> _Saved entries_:

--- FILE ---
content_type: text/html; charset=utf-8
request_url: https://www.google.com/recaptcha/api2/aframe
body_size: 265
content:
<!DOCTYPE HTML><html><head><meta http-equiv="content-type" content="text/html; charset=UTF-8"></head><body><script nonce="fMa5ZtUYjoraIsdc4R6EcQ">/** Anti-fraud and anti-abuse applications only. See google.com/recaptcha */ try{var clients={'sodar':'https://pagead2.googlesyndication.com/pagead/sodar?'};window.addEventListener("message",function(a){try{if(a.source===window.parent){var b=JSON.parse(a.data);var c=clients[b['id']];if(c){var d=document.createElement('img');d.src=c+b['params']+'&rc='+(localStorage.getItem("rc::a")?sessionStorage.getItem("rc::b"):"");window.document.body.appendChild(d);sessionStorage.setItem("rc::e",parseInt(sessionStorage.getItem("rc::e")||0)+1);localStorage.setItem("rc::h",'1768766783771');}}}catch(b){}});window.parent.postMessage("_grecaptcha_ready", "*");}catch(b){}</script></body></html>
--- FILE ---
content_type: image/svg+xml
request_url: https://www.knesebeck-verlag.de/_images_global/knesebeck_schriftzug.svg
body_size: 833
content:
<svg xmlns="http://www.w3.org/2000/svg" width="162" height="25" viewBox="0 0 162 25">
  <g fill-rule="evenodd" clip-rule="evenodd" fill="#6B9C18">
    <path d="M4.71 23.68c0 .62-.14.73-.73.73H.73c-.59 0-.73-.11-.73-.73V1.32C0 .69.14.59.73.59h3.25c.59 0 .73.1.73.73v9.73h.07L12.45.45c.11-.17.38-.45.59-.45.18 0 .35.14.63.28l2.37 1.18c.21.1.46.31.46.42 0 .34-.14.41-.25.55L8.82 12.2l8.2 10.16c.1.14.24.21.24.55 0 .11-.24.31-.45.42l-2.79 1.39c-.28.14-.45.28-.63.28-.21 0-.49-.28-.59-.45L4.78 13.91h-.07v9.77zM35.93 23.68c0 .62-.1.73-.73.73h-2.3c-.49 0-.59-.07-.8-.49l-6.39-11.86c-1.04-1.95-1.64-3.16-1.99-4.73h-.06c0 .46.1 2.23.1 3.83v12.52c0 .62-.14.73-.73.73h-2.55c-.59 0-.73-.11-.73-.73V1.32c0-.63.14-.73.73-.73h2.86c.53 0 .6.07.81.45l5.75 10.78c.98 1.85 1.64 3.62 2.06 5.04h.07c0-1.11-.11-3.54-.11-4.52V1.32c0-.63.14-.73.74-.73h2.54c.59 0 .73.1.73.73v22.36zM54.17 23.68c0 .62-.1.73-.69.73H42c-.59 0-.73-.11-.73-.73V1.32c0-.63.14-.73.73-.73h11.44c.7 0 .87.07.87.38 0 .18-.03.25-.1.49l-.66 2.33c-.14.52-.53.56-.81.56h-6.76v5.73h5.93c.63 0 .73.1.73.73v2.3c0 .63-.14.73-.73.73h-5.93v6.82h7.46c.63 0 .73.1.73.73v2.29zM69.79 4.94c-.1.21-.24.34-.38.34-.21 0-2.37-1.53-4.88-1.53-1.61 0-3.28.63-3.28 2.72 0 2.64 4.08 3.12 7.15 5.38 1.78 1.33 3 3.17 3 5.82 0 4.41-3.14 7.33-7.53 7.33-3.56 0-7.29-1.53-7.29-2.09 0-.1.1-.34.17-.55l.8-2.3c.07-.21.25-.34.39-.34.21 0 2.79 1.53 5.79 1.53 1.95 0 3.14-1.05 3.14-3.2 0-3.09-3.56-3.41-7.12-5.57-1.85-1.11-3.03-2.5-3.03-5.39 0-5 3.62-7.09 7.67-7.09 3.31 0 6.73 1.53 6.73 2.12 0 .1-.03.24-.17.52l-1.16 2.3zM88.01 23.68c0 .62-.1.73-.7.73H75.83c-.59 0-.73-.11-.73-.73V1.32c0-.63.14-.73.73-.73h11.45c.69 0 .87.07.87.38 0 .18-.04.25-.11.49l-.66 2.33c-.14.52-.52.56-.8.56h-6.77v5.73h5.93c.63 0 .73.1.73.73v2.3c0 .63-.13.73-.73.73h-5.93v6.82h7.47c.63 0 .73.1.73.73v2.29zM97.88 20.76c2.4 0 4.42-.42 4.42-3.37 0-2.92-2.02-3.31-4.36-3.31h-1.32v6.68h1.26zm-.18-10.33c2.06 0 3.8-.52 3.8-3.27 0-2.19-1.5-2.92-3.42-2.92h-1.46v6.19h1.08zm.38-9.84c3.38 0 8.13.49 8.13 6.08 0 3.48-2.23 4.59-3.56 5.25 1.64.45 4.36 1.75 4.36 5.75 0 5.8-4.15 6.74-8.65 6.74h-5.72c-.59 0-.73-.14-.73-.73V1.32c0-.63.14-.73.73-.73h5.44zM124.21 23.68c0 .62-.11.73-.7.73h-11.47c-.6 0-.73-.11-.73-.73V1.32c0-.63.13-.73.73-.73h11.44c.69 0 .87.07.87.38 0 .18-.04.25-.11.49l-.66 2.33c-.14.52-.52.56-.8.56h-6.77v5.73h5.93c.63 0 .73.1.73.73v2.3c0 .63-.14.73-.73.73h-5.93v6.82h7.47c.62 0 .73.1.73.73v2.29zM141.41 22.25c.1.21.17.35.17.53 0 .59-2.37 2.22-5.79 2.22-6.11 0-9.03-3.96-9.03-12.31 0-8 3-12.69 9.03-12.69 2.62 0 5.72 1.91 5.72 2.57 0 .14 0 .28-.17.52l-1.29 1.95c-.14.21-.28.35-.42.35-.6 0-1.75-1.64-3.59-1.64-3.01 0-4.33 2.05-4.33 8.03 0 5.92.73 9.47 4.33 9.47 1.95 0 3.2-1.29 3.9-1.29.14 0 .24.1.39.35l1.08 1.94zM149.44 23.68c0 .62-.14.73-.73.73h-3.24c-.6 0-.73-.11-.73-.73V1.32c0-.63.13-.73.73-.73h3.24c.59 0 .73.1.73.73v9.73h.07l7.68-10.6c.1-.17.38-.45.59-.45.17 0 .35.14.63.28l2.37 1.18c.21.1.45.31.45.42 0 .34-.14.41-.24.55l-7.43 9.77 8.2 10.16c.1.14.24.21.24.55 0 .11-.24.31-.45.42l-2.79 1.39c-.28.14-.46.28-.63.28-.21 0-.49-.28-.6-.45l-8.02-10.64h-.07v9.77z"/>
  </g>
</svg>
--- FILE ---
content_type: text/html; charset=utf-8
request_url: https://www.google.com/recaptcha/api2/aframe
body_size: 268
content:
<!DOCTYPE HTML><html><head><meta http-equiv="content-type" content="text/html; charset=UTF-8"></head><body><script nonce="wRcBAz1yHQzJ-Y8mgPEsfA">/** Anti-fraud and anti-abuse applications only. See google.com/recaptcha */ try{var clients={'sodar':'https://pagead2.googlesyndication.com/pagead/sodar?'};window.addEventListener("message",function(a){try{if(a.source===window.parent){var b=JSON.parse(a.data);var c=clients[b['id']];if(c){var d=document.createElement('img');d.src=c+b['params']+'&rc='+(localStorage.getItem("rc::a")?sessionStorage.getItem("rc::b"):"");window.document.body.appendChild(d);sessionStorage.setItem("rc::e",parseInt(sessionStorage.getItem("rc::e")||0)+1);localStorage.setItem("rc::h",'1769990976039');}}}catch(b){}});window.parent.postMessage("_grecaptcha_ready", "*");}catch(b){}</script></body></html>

> _Task brief_:
Transcribe each entry precisely, missing none.

> _Output of the exercise_:
--- FILE ---
content_type: text/html; charset=utf-8
request_url: https://www.google.com/recaptcha/api2/aframe
body_size: 265
content:
<!DOCTYPE HTML><html><head><meta http-equiv="content-type" content="text/html; charset=UTF-8"></head><body><script nonce="fMa5ZtUYjoraIsdc4R6EcQ">/** Anti-fraud and anti-abuse applications only. See google.com/recaptcha */ try{var clients={'sodar':'https://pagead2.googlesyndication.com/pagead/sodar?'};window.addEventListener("message",function(a){try{if(a.source===window.parent){var b=JSON.parse(a.data);var c=clients[b['id']];if(c){var d=document.createElement('img');d.src=c+b['params']+'&rc='+(localStorage.getItem("rc::a")?sessionStorage.getItem("rc::b"):"");window.document.body.appendChild(d);sessionStorage.setItem("rc::e",parseInt(sessionStorage.getItem("rc::e")||0)+1);localStorage.setItem("rc::h",'1768766783771');}}}catch(b){}});window.parent.postMessage("_grecaptcha_ready", "*");}catch(b){}</script></body></html>
--- FILE ---
content_type: image/svg+xml
request_url: https://www.knesebeck-verlag.de/_images_global/knesebeck_schriftzug.svg
body_size: 833
content:
<svg xmlns="http://www.w3.org/2000/svg" width="162" height="25" viewBox="0 0 162 25">
  <g fill-rule="evenodd" clip-rule="evenodd" fill="#6B9C18">
    <path d="M4.71 23.68c0 .62-.14.73-.73.73H.73c-.59 0-.73-.11-.73-.73V1.32C0 .69.14.59.73.59h3.25c.59 0 .73.1.73.73v9.73h.07L12.45.45c.11-.17.38-.45.59-.45.18 0 .35.14.63.28l2.37 1.18c.21.1.46.31.46.42 0 .34-.14.41-.25.55L8.82 12.2l8.2 10.16c.1.14.24.21.24.55 0 .11-.24.31-.45.42l-2.79 1.39c-.28.14-.45.28-.63.28-.21 0-.49-.28-.59-.45L4.78 13.91h-.07v9.77zM35.93 23.68c0 .62-.1.73-.73.73h-2.3c-.49 0-.59-.07-.8-.49l-6.39-11.86c-1.04-1.95-1.64-3.16-1.99-4.73h-.06c0 .46.1 2.23.1 3.83v12.52c0 .62-.14.73-.73.73h-2.55c-.59 0-.73-.11-.73-.73V1.32c0-.63.14-.73.73-.73h2.86c.53 0 .6.07.81.45l5.75 10.78c.98 1.85 1.64 3.62 2.06 5.04h.07c0-1.11-.11-3.54-.11-4.52V1.32c0-.63.14-.73.74-.73h2.54c.59 0 .73.1.73.73v22.36zM54.17 23.68c0 .62-.1.73-.69.73H42c-.59 0-.73-.11-.73-.73V1.32c0-.63.14-.73.73-.73h11.44c.7 0 .87.07.87.38 0 .18-.03.25-.1.49l-.66 2.33c-.14.52-.53.56-.81.56h-6.76v5.73h5.93c.63 0 .73.1.73.73v2.3c0 .63-.14.73-.73.73h-5.93v6.82h7.46c.63 0 .73.1.73.73v2.29zM69.79 4.94c-.1.21-.24.34-.38.34-.21 0-2.37-1.53-4.88-1.53-1.61 0-3.28.63-3.28 2.72 0 2.64 4.08 3.12 7.15 5.38 1.78 1.33 3 3.17 3 5.82 0 4.41-3.14 7.33-7.53 7.33-3.56 0-7.29-1.53-7.29-2.09 0-.1.1-.34.17-.55l.8-2.3c.07-.21.25-.34.39-.34.21 0 2.79 1.53 5.79 1.53 1.95 0 3.14-1.05 3.14-3.2 0-3.09-3.56-3.41-7.12-5.57-1.85-1.11-3.03-2.5-3.03-5.39 0-5 3.62-7.09 7.67-7.09 3.31 0 6.73 1.53 6.73 2.12 0 .1-.03.24-.17.52l-1.16 2.3zM88.01 23.68c0 .62-.1.73-.7.73H75.83c-.59 0-.73-.11-.73-.73V1.32c0-.63.14-.73.73-.73h11.45c.69 0 .87.07.87.38 0 .18-.04.25-.11.49l-.66 2.33c-.14.52-.52.56-.8.56h-6.77v5.73h5.93c.63 0 .73.1.73.73v2.3c0 .63-.13.73-.73.73h-5.93v6.82h7.47c.63 0 .73.1.73.73v2.29zM97.88 20.76c2.4 0 4.42-.42 4.42-3.37 0-2.92-2.02-3.31-4.36-3.31h-1.32v6.68h1.26zm-.18-10.33c2.06 0 3.8-.52 3.8-3.27 0-2.19-1.5-2.92-3.42-2.92h-1.46v6.19h1.08zm.38-9.84c3.38 0 8.13.49 8.13 6.08 0 3.48-2.23 4.59-3.56 5.25 1.64.45 4.36 1.75 4.36 5.75 0 5.8-4.15 6.74-8.65 6.74h-5.72c-.59 0-.73-.14-.73-.73V1.32c0-.63.14-.73.73-.73h5.44zM124.21 23.68c0 .62-.11.73-.7.73h-11.47c-.6 0-.73-.11-.73-.73V1.32c0-.63.13-.73.73-.73h11.44c.69 0 .87.07.87.38 0 .18-.04.25-.11.49l-.66 2.33c-.14.52-.52.56-.8.56h-6.77v5.73h5.93c.63 0 .73.1.73.73v2.3c0 .63-.14.73-.73.73h-5.93v6.82h7.47c.62 0 .73.1.73.73v2.29zM141.41 22.25c.1.21.17.35.17.53 0 .59-2.37 2.22-5.79 2.22-6.11 0-9.03-3.96-9.03-12.31 0-8 3-12.69 9.03-12.69 2.62 0 5.72 1.91 5.72 2.57 0 .14 0 .28-.17.52l-1.29 1.95c-.14.21-.28.35-.42.35-.6 0-1.75-1.64-3.59-1.64-3.01 0-4.33 2.05-4.33 8.03 0 5.92.73 9.47 4.33 9.47 1.95 0 3.2-1.29 3.9-1.29.14 0 .24.1.39.35l1.08 1.94zM149.44 23.68c0 .62-.14.73-.73.73h-3.24c-.6 0-.73-.11-.73-.73V1.32c0-.63.13-.73.73-.73h3.24c.59 0 .73.1.73.73v9.73h.07l7.68-10.6c.1-.17.38-.45.59-.45.17 0 .35.14.63.28l2.37 1.18c.21.1.45.31.45.42 0 .34-.14.41-.24.55l-7.43 9.77 8.2 10.16c.1.14.24.21.24.55 0 .11-.24.31-.45.42l-2.79 1.39c-.28.14-.46.28-.63.28-.21 0-.49-.28-.6-.45l-8.02-10.64h-.07v9.77z"/>
  </g>
</svg>
--- FILE ---
content_type: text/html; charset=utf-8
request_url: https://www.google.com/recaptcha/api2/aframe
body_size: 268
content:
<!DOCTYPE HTML><html><head><meta http-equiv="content-type" content="text/html; charset=UTF-8"></head><body><script nonce="wRcBAz1yHQzJ-Y8mgPEsfA">/** Anti-fraud and anti-abuse applications only. See google.com/recaptcha */ try{var clients={'sodar':'https://pagead2.googlesyndication.com/pagead/sodar?'};window.addEventListener("message",function(a){try{if(a.source===window.parent){var b=JSON.parse(a.data);var c=clients[b['id']];if(c){var d=document.createElement('img');d.src=c+b['params']+'&rc='+(localStorage.getItem("rc::a")?sessionStorage.getItem("rc::b"):"");window.document.body.appendChild(d);sessionStorage.setItem("rc::e",parseInt(sessionStorage.getItem("rc::e")||0)+1);localStorage.setItem("rc::h",'1769990976039');}}}catch(b){}});window.parent.postMessage("_grecaptcha_ready", "*");}catch(b){}</script></body></html>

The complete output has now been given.